I want to stay as close to the edge as I can without going over. Out on the edge you see all kinds of things you can't see from the center
- Kurt Vonnegut, from his first novel, Player Piano*
I have always been taught to live the opposite of this, but I must confess it is how I long to live and often do live. I love the edge but it is so much harder to not fall over than one might think.
I was taught to avoid the edge in order to avoid sin and pain. Avoiding the edge was how one stayed holy and in holiness I was safe. As I read scripture I see absolutely nothing that supports that teaching. Holiness is dangerous; it is secure but not safe.

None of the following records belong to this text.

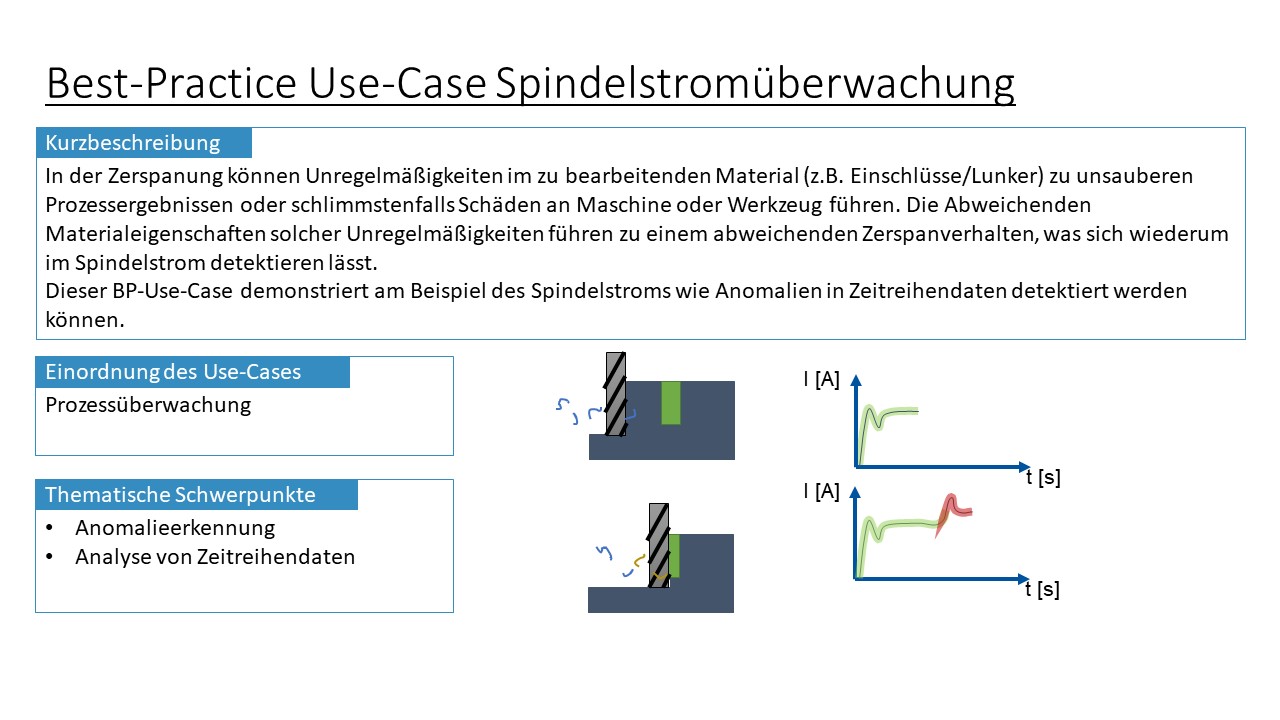 Best-Practice Use-Case Spindelstromüberwachung

Kurzbeschreibung

In der Zerspanung können Unregelmäßigkeiten im zu bearbeitenden Material (z.B. Einschlüsse/Lunker) zu unsauberen Prozessergebnissen oder schlimmstenfalls Schäden an Maschine oder Werkzeug führen. Die Abweichenden Materialeigenschaften solcher Unregelmäßigkeiten führen zu einem abweichenden Zerspanverhalten, was sich wiederum im Spindelstrom detektieren lässt.
Dieser BP-Use-Case demonstriert am Beispiel des Spindelstroms wie Anomalien in Zeitreihendaten detektiert werden können.

Einordnung des Use-Cases

Prozessüberwachung

Thematische Schwerpunkte

• Anomalieerkennung
• Analyse von Zeitreihendaten

I [A]

t [s]

I [A]

t [s]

Jesus spent 40 days in the desert, hungry and alone, on the edge. He spent his time touching the sin that he came to heal the world of. When he wasn't on the edge he was in the middle of the mess not in the center of security.
We are called to a life of holiness and holiness comes not in the absence of temptation but in overcoming it. Nonetheless, somehow I have to know my limitations of temptation. I have to know that if I was in the desert and hungry, I would turn the stone to bread (if only I knew how). So, my holiness is somehow entirely other from God's. It is a holiness that grows while standing on the edge. It is weak, but willing, and maybe that is the best I have to offer for now.
*confession I have not read this book, my response to the quote comes not at all from the context of the quote, but the sentiment that it invoked in me.